Economie

Investissements industriels : léger fléchissement en 2025

L’exercice 2025 a enregistré une contraction modérée de l’effort d’investissement déclaré dans le secteur industriel tunisien. Selon les dernières données publiées par l’Agence de promotion de l’industrie et de l’innovation (APII), le volume global des capitaux engagés a atteint 2 484,3 millions de dinars (MD), soit un repli de 2,12 % par rapport à 2024. Cette évolution traduit une certaine prudence des opérateurs dans un contexte économique encore incertain.

Malgré cette légère érosion, le tissu industriel a vu émerger 3 909 nouveaux projets déclarés sur l’année. Leur mise en œuvre progressive devrait générer 37 329 postes d’emploi, confirmant le rôle structurant du secteur dans l’absorption du chômage.

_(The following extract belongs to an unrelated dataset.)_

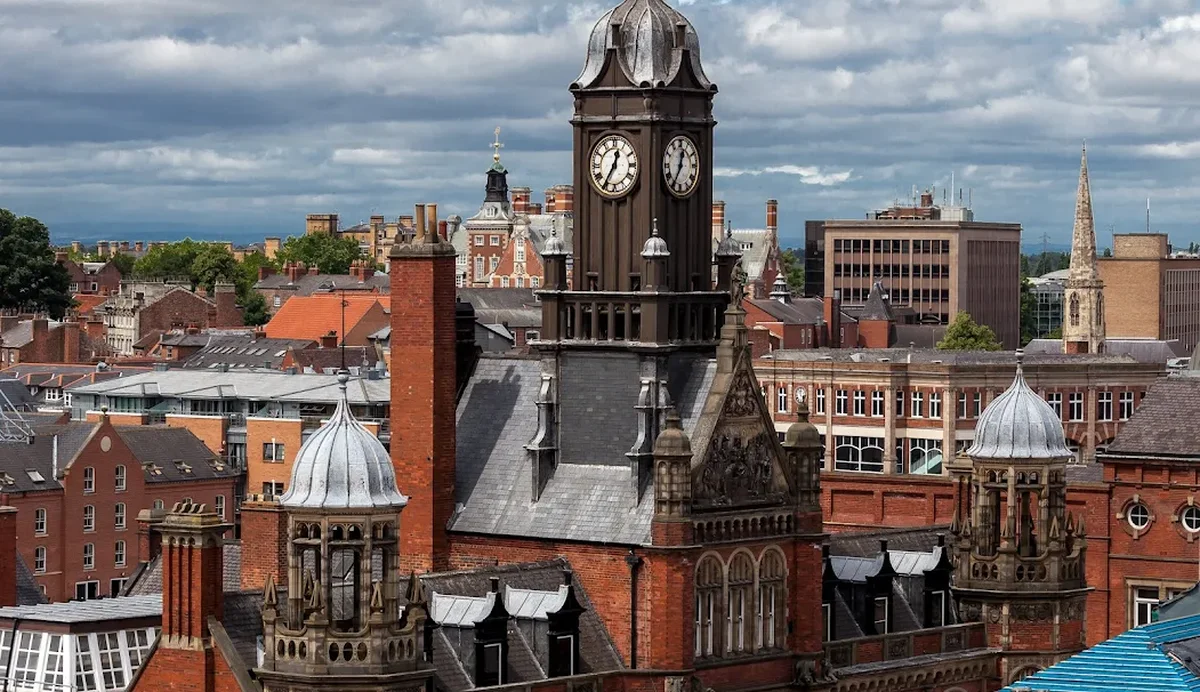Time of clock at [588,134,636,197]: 12:35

Polarisation des flux d’investissement

L’analyse sectorielle fait ressortir des trajectoires contrastées. Si l’enveloppe globale s’est contractée, plusieurs branches affichent des dynamiques haussières notables. Les industries agroalimentaires enregistrent une progression de 8,4 %, tandis que les industries mécaniques et électriques bondissent de 13,2 %. Plus spectaculaire encore, le secteur des matériaux de construction, céramique et verre s’adjuge une hausse de 21,4 %, et celui du cuir et de la chaussure explose littéralement avec un taux de croissance de 167,1 %.

Ces performances sectorielles contrastent avec le repli global et suggèrent une réallocation des capitaux vers des filières perçues comme plus compétitives ou mieux intégrées dans les chaînes de valeur régionales et internationales.

Poids prépondérant des projets de mise à niveau

La ventilation fonctionnelle des investissements déclarés révèle une prédominance des opérations de modernisation. Sur les 2 484,3 MD engagés, 1 439,9 MD (soit 58 % du total) sont destinés à des extensions, des renouvellements d’équipements ou des programmes de mise à niveau technologique. À l’opposé, les investissements de création pure représentent 1 044,4 MD, soit 42 % du volume global. Cette structure traduit une logique de consolidation du capital productif existant plutôt que d’extension extensive du parc industriel.

Découplage entre performances à l’export et repli domestique

L’orientation des flux fait également apparaître un net découplage. Les industries totalement exportatrices ont vu leurs investissements déclarés progresser de 13,7 %, passant de 470 MD en 2024 à 534,5 MD en 2025. À l’inverse, les unités tournées vers le marché local accusent un repli de 5,7 %, avec un total de 1 949,8 MD. Ce contraste confirme la sensibilité accrue du tissu industriel non exportateur aux tensions sur la demande intérieure et aux contraintes d’accès au financement.

Recul marqué de l’investissement étranger

L’année 2025 se singularise également par une nette décélération de l’appétit des investisseurs étrangers. Le nombre de projets à participation étrangère déclarés s’établit à 397, contre des niveaux plus élevés l’année précédente. Sur cet ensemble, 244 projets sont à capitaux 100 % étrangers et 153 relèvent de montages en partenariat.

La valeur globale de ces engagements étrangers chute de 28,9 %, pour s’établir à 436,5 MD, contre 614,1 MD en 2024. Plus préoccupant encore, le potentiel d’emploi lié à ces projets s’effondre de 46,6 %, avec seulement 10 002 postes attendus, contre 18 724 un an plus tôt. Cette dégradation interroge sur l’attractivité relative de la destination Tunisie dans un environnement concurrentiel renforcé et sur l’efficacité des mécanismes d’incitation aux investissements directs étrangers.